Problem requirements:
From the records below, print exactly the lines starting at the one containing "sex: female" and ending at the one containing "common name: muntjacs", ends included, and nothing else.
Start of Record set
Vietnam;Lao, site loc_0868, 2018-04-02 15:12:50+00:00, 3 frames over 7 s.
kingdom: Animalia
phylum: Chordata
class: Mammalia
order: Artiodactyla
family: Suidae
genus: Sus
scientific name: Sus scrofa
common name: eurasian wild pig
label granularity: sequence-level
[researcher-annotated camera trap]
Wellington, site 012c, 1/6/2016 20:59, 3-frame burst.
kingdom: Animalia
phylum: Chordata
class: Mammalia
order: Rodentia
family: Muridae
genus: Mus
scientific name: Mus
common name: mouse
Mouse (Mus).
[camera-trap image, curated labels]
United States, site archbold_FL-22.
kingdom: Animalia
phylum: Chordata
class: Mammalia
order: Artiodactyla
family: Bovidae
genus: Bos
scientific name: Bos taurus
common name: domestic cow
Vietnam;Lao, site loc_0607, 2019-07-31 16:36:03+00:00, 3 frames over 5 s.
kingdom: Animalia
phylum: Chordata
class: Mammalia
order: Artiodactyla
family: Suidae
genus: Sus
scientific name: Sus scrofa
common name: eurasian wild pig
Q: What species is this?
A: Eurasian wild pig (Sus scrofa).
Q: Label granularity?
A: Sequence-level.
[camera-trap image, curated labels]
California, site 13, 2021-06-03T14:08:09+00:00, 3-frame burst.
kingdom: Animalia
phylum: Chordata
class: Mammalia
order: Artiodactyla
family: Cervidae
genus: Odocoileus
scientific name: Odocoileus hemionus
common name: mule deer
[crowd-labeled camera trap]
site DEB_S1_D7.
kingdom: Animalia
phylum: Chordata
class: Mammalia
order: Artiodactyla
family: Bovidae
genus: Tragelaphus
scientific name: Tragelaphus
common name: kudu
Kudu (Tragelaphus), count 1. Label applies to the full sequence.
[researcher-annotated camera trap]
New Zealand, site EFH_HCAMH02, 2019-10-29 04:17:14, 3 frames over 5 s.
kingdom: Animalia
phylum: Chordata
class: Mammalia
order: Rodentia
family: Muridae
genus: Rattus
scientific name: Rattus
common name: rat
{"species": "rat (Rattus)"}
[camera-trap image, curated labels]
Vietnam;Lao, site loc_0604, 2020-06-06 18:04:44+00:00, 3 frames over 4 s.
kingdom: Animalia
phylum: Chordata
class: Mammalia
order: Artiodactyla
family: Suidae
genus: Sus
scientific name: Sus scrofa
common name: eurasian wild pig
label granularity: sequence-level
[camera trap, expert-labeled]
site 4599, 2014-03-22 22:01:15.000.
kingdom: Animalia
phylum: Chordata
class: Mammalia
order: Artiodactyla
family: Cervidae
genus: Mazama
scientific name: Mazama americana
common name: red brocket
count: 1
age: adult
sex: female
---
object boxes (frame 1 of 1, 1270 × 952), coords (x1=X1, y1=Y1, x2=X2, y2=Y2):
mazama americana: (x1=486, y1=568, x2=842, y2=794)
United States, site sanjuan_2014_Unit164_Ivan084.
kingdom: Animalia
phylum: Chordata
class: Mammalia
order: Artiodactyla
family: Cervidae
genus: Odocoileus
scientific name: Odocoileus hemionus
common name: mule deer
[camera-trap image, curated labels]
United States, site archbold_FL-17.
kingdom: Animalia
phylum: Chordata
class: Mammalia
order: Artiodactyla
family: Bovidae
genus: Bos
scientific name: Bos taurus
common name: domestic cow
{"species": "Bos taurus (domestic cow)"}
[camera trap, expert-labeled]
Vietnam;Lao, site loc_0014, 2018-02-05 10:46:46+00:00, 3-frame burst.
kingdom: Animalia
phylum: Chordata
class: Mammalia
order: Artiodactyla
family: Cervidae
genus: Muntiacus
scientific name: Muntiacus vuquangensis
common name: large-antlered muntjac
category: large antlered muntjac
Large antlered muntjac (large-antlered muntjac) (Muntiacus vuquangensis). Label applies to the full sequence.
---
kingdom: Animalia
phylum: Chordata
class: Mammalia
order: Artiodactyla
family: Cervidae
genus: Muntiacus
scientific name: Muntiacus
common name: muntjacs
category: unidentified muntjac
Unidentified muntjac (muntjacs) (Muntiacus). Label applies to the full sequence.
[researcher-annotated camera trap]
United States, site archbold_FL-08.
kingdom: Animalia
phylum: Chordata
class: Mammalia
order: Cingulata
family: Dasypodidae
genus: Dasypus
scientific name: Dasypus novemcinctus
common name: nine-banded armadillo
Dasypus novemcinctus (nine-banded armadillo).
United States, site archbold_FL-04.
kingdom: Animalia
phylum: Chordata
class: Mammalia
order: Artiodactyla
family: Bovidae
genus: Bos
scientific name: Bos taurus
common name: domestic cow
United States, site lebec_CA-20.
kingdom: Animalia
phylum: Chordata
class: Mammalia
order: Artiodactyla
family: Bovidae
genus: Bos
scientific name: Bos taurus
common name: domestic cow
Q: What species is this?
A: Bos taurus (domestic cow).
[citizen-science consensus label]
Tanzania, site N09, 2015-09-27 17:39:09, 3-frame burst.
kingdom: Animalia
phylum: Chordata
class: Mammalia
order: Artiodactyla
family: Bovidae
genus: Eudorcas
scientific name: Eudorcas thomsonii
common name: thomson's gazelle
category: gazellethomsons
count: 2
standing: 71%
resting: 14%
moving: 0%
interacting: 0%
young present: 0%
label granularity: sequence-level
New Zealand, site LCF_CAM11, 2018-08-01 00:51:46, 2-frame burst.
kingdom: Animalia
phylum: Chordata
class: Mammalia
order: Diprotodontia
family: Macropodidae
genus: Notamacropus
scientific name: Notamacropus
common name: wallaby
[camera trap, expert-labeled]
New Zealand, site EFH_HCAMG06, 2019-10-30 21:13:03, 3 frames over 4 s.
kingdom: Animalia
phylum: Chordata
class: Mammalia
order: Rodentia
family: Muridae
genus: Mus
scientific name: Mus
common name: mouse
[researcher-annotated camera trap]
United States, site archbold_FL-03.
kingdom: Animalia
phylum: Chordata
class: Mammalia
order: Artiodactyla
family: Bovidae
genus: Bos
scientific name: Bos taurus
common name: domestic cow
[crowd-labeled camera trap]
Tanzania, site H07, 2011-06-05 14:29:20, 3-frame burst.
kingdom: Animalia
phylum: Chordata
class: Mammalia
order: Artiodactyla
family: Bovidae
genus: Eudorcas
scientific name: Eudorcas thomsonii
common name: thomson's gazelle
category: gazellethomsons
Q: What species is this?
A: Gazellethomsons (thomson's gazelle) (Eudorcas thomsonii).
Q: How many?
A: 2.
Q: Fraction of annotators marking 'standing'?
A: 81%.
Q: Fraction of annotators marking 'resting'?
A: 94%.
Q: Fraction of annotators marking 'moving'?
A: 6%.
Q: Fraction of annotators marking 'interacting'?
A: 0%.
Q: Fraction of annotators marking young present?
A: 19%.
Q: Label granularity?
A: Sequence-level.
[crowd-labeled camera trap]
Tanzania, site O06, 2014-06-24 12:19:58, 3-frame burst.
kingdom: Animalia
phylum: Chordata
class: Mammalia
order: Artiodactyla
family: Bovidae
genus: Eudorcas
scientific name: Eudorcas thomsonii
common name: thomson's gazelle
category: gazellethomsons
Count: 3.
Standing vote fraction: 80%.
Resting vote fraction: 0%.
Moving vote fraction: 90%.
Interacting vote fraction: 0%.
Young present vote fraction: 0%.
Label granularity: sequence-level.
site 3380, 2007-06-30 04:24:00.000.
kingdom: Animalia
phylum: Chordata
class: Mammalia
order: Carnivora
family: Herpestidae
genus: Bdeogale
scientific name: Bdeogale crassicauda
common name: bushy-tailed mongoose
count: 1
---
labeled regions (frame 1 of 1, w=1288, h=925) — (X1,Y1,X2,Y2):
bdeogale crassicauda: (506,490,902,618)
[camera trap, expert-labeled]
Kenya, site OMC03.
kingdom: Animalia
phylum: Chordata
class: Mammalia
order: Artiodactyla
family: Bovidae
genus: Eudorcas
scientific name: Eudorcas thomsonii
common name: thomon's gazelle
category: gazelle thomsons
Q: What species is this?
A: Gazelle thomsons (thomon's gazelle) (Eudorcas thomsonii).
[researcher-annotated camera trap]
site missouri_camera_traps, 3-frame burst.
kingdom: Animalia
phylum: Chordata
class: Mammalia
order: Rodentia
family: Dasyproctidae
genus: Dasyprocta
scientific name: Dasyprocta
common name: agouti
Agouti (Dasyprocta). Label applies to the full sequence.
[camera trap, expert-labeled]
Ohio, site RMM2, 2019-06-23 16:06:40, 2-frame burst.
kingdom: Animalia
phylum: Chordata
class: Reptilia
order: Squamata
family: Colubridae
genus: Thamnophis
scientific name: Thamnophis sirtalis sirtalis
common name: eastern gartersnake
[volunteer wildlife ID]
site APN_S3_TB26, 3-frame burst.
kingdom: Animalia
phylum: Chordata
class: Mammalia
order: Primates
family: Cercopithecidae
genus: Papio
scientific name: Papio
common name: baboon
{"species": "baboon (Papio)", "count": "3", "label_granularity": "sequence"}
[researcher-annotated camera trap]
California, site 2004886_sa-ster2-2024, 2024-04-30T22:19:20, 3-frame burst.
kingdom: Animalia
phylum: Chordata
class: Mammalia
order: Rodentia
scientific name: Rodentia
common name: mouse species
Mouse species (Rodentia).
End of Record set
Task output:
sex: female
---
object boxes (frame 1 of 1, 1270 × 952), coords (x1=X1, y1=Y1, x2=X2, y2=Y2):
mazama americana: (x1=486, y1=568, x2=842, y2=794)
United States, site sanjuan_2014_Unit164_Ivan084.
kingdom: Animalia
phylum: Chordata
class: Mammalia
order: Artiodactyla
family: Cervidae
genus: Odocoileus
scientific name: Odocoileus hemionus
common name: mule deer
[camera-trap image, curated labels]
United States, site archbold_FL-17.
kingdom: Animalia
phylum: Chordata
class: Mammalia
order: Artiodactyla
family: Bovidae
genus: Bos
scientific name: Bos taurus
common name: domestic cow
{"species": "Bos taurus (domestic cow)"}
[camera trap, expert-labeled]
Vietnam;Lao, site loc_0014, 2018-02-05 10:46:46+00:00, 3-frame burst.
kingdom: Animalia
phylum: Chordata
class: Mammalia
order: Artiodactyla
family: Cervidae
genus: Muntiacus
scientific name: Muntiacus vuquangensis
common name: large-antlered muntjac
category: large antlered muntjac
Large antlered muntjac (large-antlered muntjac) (Muntiacus vuquangensis). Label applies to the full sequence.
---
kingdom: Animalia
phylum: Chordata
class: Mammalia
order: Artiodactyla
family: Cervidae
genus: Muntiacus
scientific name: Muntiacus
common name: muntjacs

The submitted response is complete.